Heute ist der letzte Tag meiner Pilgerreise. Heute schlafe ich ein wenig länger und gehe gegen 8 Uhr zum Frühstück. Welch ein Luxus: Das Frühstück wird im 8. Stock angerichtet und mein Blick reicht über die Dächer von Rom bis zum Petersdom.
Fast hätte ich in Ruhe frühstücken können, doch eine Gruppe deutscher Touristen ist im gesamten Lokal nicht zu überhören. Ich gestehe, dass es mich peinlich berührt. Nicht aufgrund der Lautstärke, aber als einer aus der Truppe lautstark verkündet, er müsse „jetzt zur Sitzung und erstmal kacken“, empfinde ich das als ein wenig unpassend für ein 4 Sterne Hotel. Naja. Vom Dialekt her tippe ich auf das Ruhrgebiet und dort trägt man Herz auf der Zunge und formuliert unmissverständlich was einen gerade bewegt. Und ihn bewegt eben gerade der Gang zum Klo.
Zum Glück bin ich zu diesem Zeitpunkt schon fertig mit meinem Frühstück und starte meine Tour. Mein Gefühl zu dem Straßenlärm und dem geschäftigen Treiben auf den Straßen veränderte sich im Vergleich zu gestern nicht im Geringsten. Ich fühle mich gestresst. Jede Straßenüberquerung egal bei welcher Ampelfarbe wird zur Herausforderung. Mir scheint ich muss einfach nur darauf vertrauen, dass man mich schon sehen wird. Ich beginne bei Santa Croce in Gerusalemme. Dort werden wertvolle Reliquien aus dem Umfeld von Christi Kreuzigung verwahrt, welche die heilige Helena ca. 300 nach Christus nach Rom gebracht hat. Unter anderen sind dort Splitter des Kreuzes an welchem Jesus sein Leben für uns gegeben hat, Dornen der Dornenkrone und ein heiliger Nagel.Ich bin berührt, dass diese Holzsplitter tatsächlich zu diesem Kreuz gehören, welches Jesus selbst zu seiner eigenen Kreuzigung schleppen musste. Unfassbar!
Natürlich könnte man sagen, dass das alles Firlefanz ist. Das Holz könnte von irgendeinem Dachbalken oder ähnlichem stammen. Woher will man das denn auch genau wissen? Mit wissenschaftlichen Methoden lässt sich heutzutage das Alter und der Herkunftsort des Holzes bestimmen. Selbst die darin verendeten Holzwürmer lassen sicherlich weitere Rückschlüsse in der exakten Bestimmung zu, wovon sich Skeptiker vielleicht auch nicht überzeugen lassen. Aber nur mal angenommen es wäre tatsächlich das Kreuz an dem Jesus gekreuzigt wurde wäre. Dann wäre dieses Stück Holz ja quasi ein Zeitzeuge seiner Zeit.

------------------------------------------------------------

**Arbeitsauftrag 1**
Schreiben Sie aus dem Pilgerbericht über Rom alles von „Fast hätte ich“ bis hinunter zu „Gang zum Klo.“ ab.
**Arbeitsauftrag 2**
Beantworten Sie anhand des Pilgerberichts über Rom:
(a) In welchem Stock wird das Frühstück angerichtet?
(b) Auf welche Region tippt der Bericht beim Dialekt der Touristengruppe?
(c) Bei welcher Kirche beginnt die Tour?
**Arbeitsauftrag 3**
Führen Sie den Pilgerbericht über Rom im Anschluss an seinen letzten Satz weiter.

(Aus einer Sammlung entnommene Datensätze)
------------------------------------------------------------

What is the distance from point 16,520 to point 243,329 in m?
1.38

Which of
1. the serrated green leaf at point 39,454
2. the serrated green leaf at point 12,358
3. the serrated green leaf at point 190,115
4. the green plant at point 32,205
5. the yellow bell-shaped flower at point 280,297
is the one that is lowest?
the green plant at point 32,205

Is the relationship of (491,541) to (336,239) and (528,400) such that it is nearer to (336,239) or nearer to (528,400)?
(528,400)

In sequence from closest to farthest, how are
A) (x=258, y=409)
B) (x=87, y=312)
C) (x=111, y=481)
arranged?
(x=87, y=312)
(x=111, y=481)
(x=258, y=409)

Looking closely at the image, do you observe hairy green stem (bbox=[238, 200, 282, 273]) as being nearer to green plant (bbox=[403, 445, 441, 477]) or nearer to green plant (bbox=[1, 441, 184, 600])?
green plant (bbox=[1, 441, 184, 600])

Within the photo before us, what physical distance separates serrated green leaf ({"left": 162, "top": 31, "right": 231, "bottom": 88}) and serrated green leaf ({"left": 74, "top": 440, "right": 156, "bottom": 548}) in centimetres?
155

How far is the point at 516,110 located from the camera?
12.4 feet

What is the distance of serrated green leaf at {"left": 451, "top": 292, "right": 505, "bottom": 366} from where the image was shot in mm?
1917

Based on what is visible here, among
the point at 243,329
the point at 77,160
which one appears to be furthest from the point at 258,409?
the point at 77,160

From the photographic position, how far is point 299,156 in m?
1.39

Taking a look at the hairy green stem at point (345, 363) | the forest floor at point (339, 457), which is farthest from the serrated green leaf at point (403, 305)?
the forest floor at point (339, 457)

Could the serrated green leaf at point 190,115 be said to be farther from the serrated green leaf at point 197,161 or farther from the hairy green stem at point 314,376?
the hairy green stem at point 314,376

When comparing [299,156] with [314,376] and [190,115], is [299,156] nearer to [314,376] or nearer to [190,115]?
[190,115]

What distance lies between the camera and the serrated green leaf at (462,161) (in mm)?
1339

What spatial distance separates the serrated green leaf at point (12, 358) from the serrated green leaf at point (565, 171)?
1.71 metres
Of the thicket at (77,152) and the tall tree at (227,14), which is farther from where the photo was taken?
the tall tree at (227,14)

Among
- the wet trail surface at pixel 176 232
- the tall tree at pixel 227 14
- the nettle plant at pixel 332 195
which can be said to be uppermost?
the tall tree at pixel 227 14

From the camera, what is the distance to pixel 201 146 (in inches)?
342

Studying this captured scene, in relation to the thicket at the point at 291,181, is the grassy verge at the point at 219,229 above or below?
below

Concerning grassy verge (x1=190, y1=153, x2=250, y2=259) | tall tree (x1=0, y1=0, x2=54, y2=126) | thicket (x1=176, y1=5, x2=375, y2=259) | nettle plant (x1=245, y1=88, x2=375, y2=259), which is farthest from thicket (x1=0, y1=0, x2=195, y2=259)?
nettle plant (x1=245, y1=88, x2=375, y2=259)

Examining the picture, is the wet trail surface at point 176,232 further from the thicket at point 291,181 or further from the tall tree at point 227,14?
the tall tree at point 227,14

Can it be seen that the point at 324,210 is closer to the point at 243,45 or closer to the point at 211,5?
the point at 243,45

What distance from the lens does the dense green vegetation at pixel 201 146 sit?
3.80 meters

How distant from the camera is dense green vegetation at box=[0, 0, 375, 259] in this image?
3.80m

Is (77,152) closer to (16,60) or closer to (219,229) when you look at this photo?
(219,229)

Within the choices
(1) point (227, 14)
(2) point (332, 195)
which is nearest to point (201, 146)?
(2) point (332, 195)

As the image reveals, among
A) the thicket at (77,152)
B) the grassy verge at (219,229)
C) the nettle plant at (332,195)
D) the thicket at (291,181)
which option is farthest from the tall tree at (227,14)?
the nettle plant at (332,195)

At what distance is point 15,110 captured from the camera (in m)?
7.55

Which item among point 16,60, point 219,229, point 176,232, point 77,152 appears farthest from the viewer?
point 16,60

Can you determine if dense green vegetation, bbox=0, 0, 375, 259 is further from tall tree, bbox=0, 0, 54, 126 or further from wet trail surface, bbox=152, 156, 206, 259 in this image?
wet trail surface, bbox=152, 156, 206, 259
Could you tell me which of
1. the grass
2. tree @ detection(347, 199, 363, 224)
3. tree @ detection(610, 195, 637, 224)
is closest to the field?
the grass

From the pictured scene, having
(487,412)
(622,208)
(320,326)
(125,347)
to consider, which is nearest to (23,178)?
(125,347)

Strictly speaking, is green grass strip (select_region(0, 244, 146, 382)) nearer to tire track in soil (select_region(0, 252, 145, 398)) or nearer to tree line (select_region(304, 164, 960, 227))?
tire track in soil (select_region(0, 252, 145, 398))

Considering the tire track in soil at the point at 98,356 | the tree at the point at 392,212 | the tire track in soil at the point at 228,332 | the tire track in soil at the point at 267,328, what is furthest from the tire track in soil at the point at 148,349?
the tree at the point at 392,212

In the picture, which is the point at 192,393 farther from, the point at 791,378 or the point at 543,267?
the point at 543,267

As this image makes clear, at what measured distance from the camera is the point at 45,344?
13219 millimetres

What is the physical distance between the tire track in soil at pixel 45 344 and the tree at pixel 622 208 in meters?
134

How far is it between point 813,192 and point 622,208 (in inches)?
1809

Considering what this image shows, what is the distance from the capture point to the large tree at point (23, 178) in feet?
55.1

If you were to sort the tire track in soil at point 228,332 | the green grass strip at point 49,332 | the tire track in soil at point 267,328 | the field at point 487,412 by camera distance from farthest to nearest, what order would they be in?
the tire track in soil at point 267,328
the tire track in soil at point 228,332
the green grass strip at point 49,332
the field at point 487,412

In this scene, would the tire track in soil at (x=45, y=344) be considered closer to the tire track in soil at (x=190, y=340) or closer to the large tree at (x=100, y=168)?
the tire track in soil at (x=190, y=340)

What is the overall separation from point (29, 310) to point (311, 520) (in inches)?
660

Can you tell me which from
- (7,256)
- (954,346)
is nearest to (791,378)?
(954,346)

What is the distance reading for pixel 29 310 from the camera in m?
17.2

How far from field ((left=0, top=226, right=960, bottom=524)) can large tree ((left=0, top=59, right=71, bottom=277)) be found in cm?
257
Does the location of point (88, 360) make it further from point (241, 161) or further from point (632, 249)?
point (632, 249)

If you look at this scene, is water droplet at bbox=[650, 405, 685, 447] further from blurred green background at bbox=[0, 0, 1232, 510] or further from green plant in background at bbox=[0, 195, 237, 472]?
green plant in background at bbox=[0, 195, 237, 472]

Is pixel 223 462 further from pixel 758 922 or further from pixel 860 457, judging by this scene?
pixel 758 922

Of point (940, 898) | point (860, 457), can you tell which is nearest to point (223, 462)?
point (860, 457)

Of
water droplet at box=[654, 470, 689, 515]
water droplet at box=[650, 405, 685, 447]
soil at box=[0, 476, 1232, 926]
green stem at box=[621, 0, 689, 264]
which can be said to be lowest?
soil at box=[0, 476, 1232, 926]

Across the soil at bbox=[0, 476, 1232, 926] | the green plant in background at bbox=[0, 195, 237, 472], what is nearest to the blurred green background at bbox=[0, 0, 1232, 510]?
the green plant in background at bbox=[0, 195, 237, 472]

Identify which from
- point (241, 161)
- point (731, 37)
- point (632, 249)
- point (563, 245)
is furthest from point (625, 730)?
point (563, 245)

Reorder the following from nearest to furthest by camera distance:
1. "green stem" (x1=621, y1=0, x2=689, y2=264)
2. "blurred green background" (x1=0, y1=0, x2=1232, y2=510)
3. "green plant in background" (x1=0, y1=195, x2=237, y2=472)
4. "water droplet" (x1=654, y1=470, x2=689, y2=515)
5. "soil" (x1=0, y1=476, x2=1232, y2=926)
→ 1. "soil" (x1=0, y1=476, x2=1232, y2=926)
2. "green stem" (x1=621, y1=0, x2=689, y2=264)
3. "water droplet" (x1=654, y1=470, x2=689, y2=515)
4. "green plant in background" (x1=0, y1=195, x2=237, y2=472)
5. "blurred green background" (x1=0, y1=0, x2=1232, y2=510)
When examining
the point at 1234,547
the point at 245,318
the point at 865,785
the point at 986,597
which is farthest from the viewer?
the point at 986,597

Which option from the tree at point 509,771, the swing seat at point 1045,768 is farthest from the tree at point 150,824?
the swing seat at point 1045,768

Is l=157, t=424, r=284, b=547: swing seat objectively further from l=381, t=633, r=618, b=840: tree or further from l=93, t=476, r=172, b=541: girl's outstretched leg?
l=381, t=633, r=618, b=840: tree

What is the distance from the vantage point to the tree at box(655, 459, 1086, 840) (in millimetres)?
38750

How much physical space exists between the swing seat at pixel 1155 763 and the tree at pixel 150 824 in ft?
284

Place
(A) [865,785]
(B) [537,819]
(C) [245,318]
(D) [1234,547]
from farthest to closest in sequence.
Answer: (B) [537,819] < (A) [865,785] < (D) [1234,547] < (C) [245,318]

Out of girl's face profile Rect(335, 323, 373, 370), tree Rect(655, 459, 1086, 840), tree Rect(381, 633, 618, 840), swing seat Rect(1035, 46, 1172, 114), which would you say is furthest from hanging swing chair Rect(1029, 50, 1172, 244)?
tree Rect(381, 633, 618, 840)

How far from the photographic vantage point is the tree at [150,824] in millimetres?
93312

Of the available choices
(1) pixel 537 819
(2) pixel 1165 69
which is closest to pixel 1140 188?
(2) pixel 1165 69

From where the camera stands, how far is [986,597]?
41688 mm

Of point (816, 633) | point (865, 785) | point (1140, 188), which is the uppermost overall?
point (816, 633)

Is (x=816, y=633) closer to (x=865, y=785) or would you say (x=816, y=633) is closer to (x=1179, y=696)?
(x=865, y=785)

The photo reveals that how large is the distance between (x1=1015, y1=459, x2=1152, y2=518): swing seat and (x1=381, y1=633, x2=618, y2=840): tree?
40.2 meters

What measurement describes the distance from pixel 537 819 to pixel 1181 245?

------------------------------------------------------------

**Schriftliche Antwort 1**
Fast hätte ich in Ruhe frühstücken können, doch eine Gruppe deutscher Touristen ist im gesamten Lokal nicht zu überhören. Ich gestehe, dass es mich peinlich berührt. Nicht aufgrund der Lautstärke, aber als einer aus der Truppe lautstark verkündet, er müsse „jetzt zur Sitzung und erstmal kacken“, empfinde ich das als ein wenig unpassend für ein 4 Sterne Hotel. Naja. Vom Dialekt her tippe ich auf das Ruhrgebiet und dort trägt man Herz auf der Zunge und formuliert unmissverständlich was einen gerade bewegt. Und ihn bewegt eben gerade der Gang zum Klo.

**Schriftliche Antwort 2**
(a) Im 8. Stock.
(b) Auf das Ruhrgebiet.
(c) Bei Santa Croce in Gerusalemme.

**Schriftliche Antwort 3**
Alleine die Vorstellung berührt mich. Ich mag es einfach zu Glauben. Als Kind glaubte ich an einen Weihnachtsmann, der die Geschenke unter den Weihnachtsbaum legt und auch daran, dass der Osterhase die Eier legt. Als Schüler glaubte ich das Gymnasium locker zu packen und ein anerkannter Rechtsanwalt zu werden. Und als Erwachsener glaubte ich, dass meine Ehe bis in den Tod halten wird. Die Realität hat mich irgendwann eingeholt und nichts davon bestätigte sich. Dennoch mag ich auch heute noch weiter glauben. Ohne meinen Glauben, ohne die fantastischen Vorstellungen wie Dinge auch abseits der Wissenschaftlichkeit sein könnten, glaube ich wäre mein Leben uninspirierter und hoffnungsloser.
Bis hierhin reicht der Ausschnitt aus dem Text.